Aaron has come unstuck in time, much like Billy Pilgrim at the beginning of chapter two in Slaughterhouse-Five.  There’s a kind of snipping sensation when his eyes lose focus and take a rest so that his internal vision can take over the controls.  Don’t try to talk to him when this happens.  You will be just some disembodied voice, like a medium from another plane of existence trying to break through.  He can, and likely will, ignore you.

It is the act of writing that he is experiencing.  The trigger is more often than not a particular memory or, more accurately, the *feeling* of a memory that begs to be re-felt and, in the re-feeling, shared with people who might want to read about such things so they can feel it too.  It is a reflection of our shared experience of the world.  We are all connected, so they say.

Check his backlog.  For some reason a crow is a recurring feature in these stories, especially the ones that reach back into his childhood.  Aaron is not sure why this must necessarily be the case but it seems unavoidable or even inevitable as a stand-in for himself or other key players.  Maybe it’s a symbol for something mysterious or inexplicable, like “all people are connected.”  His favorite, though the title might be a bit too on the nose, is “The Crow.”  That one is a doozy and really happened to his younger self.

What has sparked these thoughts as of today?  Well, for one, he is re-reading Vonnegut’s Slaughterhouse-Five due to this year being the 50th anniversary of its publication.  He just so happens to be 50 years old himself and is at this very moment writing in 3rd person in case you were wondering.

And something that happened yesterday as well...  Aaron becomes unstuck in time, but only by one day in order to share something strange that happened that is destined to be a felt memory.  His son has gone to the neighborhood Rec Center to play basketball and upon his return the 14 year old boy is obviously upset about something.  He comes into the kitchen and plops down on a stool and hits his not-quite-adult-sized fist onto the table.  

“What’s wrong, buddy?”  Aaron asks, speaking as his father.

“Nothing.”

They go back and forth with no information being exchanged until Aaron takes a stab at guessing what might be wrong to try and break the fruitless cycle.

“OK, I think you are angry at yourself because you saw an old lady stumble and fall at the Rec Center and you walked away and did nothing.”

The son stops staring into space and focuses on his father with a quizzical look.
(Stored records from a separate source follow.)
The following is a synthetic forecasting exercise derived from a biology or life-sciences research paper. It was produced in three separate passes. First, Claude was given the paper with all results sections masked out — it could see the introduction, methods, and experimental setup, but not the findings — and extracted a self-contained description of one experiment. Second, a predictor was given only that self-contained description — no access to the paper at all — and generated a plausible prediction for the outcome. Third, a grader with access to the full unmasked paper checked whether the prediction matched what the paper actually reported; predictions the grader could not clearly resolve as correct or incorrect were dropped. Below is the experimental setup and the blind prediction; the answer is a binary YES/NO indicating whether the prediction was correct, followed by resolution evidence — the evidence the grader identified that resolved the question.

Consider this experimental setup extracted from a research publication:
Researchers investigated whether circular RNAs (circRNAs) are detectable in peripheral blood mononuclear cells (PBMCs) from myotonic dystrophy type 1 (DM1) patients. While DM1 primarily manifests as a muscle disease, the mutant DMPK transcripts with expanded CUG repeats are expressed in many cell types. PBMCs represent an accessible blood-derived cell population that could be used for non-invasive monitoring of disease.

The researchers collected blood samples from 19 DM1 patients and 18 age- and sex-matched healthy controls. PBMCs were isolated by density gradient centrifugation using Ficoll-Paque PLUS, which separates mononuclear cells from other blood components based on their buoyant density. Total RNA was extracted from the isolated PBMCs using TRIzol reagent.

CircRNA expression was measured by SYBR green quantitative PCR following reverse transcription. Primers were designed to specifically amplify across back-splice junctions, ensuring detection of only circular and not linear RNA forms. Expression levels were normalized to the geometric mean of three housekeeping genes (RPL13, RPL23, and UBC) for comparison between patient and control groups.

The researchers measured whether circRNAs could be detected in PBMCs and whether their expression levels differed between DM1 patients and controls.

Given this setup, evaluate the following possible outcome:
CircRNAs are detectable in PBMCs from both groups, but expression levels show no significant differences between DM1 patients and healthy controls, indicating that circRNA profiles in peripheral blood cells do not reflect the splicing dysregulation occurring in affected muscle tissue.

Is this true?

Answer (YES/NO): YES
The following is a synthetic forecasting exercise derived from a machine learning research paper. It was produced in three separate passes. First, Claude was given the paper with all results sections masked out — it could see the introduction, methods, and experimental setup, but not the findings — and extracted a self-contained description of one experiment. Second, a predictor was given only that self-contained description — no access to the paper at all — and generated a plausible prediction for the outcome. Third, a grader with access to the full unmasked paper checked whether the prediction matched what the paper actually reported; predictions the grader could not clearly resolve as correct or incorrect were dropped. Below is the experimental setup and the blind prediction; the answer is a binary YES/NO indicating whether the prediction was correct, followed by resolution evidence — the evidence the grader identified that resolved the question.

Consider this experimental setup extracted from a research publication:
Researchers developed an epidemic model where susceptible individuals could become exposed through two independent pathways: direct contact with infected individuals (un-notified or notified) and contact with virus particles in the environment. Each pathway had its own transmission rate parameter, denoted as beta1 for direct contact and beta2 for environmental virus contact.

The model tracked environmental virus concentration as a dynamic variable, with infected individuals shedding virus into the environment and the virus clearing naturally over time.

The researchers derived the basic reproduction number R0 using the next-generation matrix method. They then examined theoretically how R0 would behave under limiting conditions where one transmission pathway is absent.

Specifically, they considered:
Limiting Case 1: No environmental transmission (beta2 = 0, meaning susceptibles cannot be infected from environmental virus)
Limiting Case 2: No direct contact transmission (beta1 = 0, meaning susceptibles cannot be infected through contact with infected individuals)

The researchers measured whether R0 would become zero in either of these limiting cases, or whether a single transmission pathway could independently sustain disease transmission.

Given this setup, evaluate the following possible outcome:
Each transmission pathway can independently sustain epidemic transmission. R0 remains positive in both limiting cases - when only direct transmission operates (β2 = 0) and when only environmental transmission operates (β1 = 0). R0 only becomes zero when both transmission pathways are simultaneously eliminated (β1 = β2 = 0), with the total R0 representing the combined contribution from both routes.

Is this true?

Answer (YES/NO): YES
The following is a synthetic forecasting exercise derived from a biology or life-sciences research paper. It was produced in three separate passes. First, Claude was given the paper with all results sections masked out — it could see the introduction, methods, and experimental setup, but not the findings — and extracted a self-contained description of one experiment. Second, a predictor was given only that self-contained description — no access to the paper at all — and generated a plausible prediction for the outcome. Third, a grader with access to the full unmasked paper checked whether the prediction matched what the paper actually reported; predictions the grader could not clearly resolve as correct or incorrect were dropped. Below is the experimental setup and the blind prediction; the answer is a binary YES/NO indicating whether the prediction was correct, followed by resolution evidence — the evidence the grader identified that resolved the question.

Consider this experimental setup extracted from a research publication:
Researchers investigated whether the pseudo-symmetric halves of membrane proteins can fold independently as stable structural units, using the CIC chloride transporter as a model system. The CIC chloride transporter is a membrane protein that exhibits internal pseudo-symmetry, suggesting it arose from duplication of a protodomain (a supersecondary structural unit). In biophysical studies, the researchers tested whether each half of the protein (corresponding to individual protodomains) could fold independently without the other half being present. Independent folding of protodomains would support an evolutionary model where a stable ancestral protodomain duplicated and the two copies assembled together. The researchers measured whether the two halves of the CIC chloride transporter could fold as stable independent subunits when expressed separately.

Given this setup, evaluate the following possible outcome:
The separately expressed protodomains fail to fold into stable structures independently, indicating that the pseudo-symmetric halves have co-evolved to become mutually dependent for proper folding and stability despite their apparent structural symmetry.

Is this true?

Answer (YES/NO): NO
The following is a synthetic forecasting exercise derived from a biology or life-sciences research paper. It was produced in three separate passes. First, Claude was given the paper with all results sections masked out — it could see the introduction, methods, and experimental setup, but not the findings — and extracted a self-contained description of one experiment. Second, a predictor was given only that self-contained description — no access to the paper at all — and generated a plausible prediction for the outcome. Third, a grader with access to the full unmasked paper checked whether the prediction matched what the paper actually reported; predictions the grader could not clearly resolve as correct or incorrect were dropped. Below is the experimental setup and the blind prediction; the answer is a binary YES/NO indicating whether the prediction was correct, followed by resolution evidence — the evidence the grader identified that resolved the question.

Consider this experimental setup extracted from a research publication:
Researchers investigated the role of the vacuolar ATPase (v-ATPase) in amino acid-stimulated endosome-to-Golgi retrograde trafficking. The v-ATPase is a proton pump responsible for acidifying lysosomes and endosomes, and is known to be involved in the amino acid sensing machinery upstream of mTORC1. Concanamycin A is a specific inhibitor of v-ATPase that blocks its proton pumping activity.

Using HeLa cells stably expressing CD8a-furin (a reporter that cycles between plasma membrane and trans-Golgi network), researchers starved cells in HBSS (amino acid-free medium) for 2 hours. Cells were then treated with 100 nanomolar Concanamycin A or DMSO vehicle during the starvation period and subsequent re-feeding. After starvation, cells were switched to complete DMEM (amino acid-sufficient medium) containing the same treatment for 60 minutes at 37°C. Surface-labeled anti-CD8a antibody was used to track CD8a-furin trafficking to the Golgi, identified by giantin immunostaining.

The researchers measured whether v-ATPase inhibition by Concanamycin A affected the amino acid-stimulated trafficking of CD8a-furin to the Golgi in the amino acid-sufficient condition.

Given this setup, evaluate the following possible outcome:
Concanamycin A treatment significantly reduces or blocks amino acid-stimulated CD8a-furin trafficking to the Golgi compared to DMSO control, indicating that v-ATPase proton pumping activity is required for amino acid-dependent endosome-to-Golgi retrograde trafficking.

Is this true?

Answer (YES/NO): YES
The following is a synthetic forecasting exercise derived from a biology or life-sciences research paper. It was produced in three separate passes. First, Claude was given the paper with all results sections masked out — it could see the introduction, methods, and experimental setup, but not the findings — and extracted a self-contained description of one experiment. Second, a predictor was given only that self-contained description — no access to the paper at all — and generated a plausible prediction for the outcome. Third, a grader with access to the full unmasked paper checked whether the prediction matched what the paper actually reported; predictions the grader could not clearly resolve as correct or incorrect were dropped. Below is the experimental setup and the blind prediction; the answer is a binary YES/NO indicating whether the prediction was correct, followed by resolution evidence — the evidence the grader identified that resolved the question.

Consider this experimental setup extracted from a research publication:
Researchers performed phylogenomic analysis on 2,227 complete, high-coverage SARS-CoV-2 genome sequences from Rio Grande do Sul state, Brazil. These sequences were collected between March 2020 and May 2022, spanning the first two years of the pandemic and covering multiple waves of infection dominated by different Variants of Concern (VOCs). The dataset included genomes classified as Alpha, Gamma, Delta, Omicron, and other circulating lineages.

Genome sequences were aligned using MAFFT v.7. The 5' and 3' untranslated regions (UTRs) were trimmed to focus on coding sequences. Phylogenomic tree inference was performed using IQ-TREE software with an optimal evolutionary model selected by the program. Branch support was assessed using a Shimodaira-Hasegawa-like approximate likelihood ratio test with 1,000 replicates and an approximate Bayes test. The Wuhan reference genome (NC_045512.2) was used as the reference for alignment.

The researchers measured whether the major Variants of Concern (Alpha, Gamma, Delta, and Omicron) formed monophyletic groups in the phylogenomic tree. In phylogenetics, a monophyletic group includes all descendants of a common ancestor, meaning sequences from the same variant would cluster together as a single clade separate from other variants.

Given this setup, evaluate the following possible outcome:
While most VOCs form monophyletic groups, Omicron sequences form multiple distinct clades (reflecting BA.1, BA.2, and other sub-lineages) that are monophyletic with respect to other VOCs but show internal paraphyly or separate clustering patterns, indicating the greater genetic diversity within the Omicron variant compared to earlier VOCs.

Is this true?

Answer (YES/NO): NO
“Am I right?”  Which is the only thing Aaron can say in response to such a look because he was not expecting it.

“Dad, I was walking home and I saw an old man fall out of his wheelchair in his driveway and he was saying ‘help, somebody help.’  I didn’t know what to do.  I saw a woman come over and she called 911 on her phone but I just kept walking.  I’m so mad at myself.  Why didn’t I stop and help?”
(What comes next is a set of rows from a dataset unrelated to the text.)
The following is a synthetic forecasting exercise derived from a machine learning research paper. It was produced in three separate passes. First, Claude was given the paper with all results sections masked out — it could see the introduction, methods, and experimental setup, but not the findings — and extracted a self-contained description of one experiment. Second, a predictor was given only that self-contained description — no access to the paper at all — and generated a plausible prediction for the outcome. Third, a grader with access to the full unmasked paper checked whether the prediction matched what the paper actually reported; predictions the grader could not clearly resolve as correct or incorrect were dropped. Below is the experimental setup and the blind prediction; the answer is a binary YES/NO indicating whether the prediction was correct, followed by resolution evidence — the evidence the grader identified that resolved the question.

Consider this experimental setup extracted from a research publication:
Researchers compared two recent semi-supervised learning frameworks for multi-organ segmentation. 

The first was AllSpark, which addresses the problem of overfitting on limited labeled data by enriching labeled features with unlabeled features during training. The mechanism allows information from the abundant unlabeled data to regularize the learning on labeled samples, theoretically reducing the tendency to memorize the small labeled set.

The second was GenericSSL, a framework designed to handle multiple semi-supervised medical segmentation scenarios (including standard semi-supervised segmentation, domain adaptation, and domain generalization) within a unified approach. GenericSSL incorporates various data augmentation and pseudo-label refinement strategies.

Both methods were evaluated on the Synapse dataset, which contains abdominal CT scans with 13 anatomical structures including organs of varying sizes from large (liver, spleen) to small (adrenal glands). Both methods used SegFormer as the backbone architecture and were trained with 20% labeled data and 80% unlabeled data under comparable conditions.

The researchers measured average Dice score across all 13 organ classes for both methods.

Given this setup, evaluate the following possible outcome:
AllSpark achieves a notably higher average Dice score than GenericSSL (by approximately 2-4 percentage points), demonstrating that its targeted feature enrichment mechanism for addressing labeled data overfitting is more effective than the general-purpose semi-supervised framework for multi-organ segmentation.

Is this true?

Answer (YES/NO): NO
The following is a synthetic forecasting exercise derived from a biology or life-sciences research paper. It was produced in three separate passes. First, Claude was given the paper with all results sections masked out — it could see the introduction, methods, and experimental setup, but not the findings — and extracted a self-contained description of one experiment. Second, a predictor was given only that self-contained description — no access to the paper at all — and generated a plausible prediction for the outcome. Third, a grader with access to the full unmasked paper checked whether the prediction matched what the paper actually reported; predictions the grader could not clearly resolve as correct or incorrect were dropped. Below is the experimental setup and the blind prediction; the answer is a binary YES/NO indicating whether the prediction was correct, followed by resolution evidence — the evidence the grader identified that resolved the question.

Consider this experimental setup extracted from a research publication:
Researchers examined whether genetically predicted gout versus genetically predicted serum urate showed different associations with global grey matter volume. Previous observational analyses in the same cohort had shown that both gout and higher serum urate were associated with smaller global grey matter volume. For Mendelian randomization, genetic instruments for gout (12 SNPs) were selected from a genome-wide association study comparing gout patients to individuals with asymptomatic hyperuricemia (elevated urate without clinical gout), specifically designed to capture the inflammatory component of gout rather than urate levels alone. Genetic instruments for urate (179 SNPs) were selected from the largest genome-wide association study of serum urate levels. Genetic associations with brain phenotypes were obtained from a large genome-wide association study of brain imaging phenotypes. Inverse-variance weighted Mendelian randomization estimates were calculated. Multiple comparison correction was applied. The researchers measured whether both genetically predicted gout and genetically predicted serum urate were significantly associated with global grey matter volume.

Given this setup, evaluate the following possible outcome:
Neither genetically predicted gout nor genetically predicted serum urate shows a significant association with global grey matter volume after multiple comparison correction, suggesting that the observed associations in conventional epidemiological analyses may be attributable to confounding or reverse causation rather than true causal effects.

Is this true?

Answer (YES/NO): NO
Aaron assures him that feeling upset at himself is a good thing and a sign that he cares about other people but that there was nothing to be done apart from that woman calling 911.  What the father is really thinking as these reassuring words are coming from his mouth is, “How in the sam hill was I able to interpret my son’s emotions so accurately without knowledge of what had actually happened?!”  He suspects time travel.